*** Document text ***
Nick O’Grady: Yes. I mean, from a strategic standpoint, especially if we branched out into multiple different basins that the volume of opportunities coming at us is at an all-time high. And so we’ve got to be able to prosecute these evaluations and do it with conviction. And when you’ve got the volatility that you have from a commodity standpoint, as well as the inflationary pressures that ebb and flow, the fact that we’ve got north of 100 plus operators, all that information needs to be socialized, and it needs to be done quickly, in order for us to — truly high grade and allocate capital appropriately. And so by instituting the AI program, we’re able to take that real-time data and truly harness all the information that we have coming through the and the revenue checks, as well as all the public data and do that with one source of truth.
And so that’s going to be the key to our success, as well, as you know, taking the look backs on the various transactions. I think we did one just recently, in terms of kind of the recent major acquisitions, and we were within about 2% to 3% of original underwriting.
Jim Evans: Yes. The only color I would add to that is, we got 9000 gross wellbores at this point in the business. And the database has always been massive, it’s always been the secret to our success, right? Being in half of every Williston well drilled means you have full bore of knowledge, but the speed of what you can access that data and harness it can take minutes now what would take our engineering team a week to come through in the past.
Scott Hanold: Okay. That’s good to hear. And so, my next question is, just if you can be patient with me for a second because there’s a couple pieces to it. But like, if I think about where natural gas prices are today, and obviously the entrance you all made into Appalachia, the first thing that stands out to me as if I look back, when you guys announced that acquisition, gas prices were about 250. And then they went to 910. And now back to 250. So yearly, they’re kind of back to where it was when you made that acquisition. Two things on it. Do you think that this environment does it make it more ripe for opportunities? A new gas plays from a competitive sort of ability to make an acquisition. And number two, when you do your look back at the Marcellus scale you did. Do you like the returns in economics? I mean, there definitely was a step down in production versus where you originally expected. But do you think the all in returns still justified that move?
Nick O’Grady: Yes. So I mean, to the latter point, Scott, that transaction, even net of all the hedging we did paid out in one year, meaning we got all our money back in one year of owning it, and it has 20 years of inventory on it. So the pace at which it goes, I would say, the pace has been slightly slower than we thought, but at the same time, the cost structure and well performance has been 20% or 30% better than what we underwrote. So net-net, we’ve done a lot better. And so, we’re thrilled to have it is truly a call option. We were also thrilled that we’re not developing it this year that development really is in 2024. And that’s really important to us, because I don’t, while it is economic today, I don’t really think we want to develop our gas properties at $2 gas.
*** End of Document text ***
*** Input data ***
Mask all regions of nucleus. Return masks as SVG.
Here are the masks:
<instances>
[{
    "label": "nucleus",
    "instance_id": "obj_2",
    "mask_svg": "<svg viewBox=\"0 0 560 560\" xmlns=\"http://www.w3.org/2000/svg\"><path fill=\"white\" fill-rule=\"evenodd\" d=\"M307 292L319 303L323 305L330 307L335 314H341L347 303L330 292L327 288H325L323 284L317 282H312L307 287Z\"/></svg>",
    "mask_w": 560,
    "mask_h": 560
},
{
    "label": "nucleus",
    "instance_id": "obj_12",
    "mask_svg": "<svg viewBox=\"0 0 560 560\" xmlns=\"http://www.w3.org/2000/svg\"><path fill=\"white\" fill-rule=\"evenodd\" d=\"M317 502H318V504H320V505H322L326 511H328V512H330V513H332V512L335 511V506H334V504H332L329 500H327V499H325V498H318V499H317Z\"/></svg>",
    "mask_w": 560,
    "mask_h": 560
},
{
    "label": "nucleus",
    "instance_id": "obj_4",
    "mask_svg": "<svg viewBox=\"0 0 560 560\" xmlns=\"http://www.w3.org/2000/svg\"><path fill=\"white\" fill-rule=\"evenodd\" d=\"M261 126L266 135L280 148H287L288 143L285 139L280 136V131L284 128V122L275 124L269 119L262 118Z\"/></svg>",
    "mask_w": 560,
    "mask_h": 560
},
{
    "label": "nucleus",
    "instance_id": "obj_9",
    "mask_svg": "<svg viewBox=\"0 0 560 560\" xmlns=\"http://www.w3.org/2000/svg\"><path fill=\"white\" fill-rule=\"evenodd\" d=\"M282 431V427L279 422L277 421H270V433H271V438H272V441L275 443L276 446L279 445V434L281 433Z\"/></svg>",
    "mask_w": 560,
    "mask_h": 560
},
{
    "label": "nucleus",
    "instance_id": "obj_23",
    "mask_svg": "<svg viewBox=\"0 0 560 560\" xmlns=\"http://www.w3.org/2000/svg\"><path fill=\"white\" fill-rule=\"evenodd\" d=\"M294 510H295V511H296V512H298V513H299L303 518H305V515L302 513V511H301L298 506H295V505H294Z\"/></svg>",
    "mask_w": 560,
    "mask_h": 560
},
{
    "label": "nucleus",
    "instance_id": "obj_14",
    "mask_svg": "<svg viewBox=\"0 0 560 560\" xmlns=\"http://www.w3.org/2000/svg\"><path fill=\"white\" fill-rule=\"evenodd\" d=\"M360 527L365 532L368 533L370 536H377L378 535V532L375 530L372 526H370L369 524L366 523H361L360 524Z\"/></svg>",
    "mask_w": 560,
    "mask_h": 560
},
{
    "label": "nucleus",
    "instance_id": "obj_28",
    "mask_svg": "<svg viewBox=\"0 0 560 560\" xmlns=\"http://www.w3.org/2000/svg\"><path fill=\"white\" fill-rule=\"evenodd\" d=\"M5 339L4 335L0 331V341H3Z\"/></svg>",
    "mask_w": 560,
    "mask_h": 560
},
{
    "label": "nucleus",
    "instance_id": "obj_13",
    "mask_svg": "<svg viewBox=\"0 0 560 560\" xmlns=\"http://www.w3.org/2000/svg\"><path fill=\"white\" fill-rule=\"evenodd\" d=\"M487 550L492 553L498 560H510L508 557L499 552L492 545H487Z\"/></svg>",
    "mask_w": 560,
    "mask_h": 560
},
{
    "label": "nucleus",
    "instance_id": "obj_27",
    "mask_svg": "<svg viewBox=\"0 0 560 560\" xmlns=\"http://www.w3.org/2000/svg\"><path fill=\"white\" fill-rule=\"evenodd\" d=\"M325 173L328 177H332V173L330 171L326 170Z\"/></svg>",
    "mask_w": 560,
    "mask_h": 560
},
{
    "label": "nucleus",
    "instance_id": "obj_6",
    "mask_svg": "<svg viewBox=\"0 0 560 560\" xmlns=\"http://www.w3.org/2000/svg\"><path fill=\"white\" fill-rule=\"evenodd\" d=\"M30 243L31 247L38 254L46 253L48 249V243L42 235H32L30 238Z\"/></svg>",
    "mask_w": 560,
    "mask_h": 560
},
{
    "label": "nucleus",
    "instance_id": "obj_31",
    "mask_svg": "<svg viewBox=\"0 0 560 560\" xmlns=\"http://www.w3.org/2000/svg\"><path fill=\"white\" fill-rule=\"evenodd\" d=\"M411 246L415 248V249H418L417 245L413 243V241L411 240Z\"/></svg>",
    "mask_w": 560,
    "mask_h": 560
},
*** End of Input data ***
*Assigned task 1*. According to the call transcript, how many gross wellbores does Jim Evans say the business has?
*Assigned task 2*. Return the portion of the call transcript from "Nick O’Grady: Yes. I" up to and including "source of truth.", copied word for word.

*Problem solution 1*. 9000 gross wellbores

*Problem solution 2*.
Nick O’Grady: Yes. I mean, from a strategic standpoint, especially if we branched out into multiple different basins that the volume of opportunities coming at us is at an all-time high. And so we’ve got to be able to prosecute these evaluations and do it with conviction. And when you’ve got the volatility that you have from a commodity standpoint, as well as the inflationary pressures that ebb and flow, the fact that we’ve got north of 100 plus operators, all that information needs to be socialized, and it needs to be done quickly, in order for us to — truly high grade and allocate capital appropriately. And so by instituting the AI program, we’re able to take that real-time data and truly harness all the information that we have coming through the and the revenue checks, as well as all the public data and do that with one source of truth.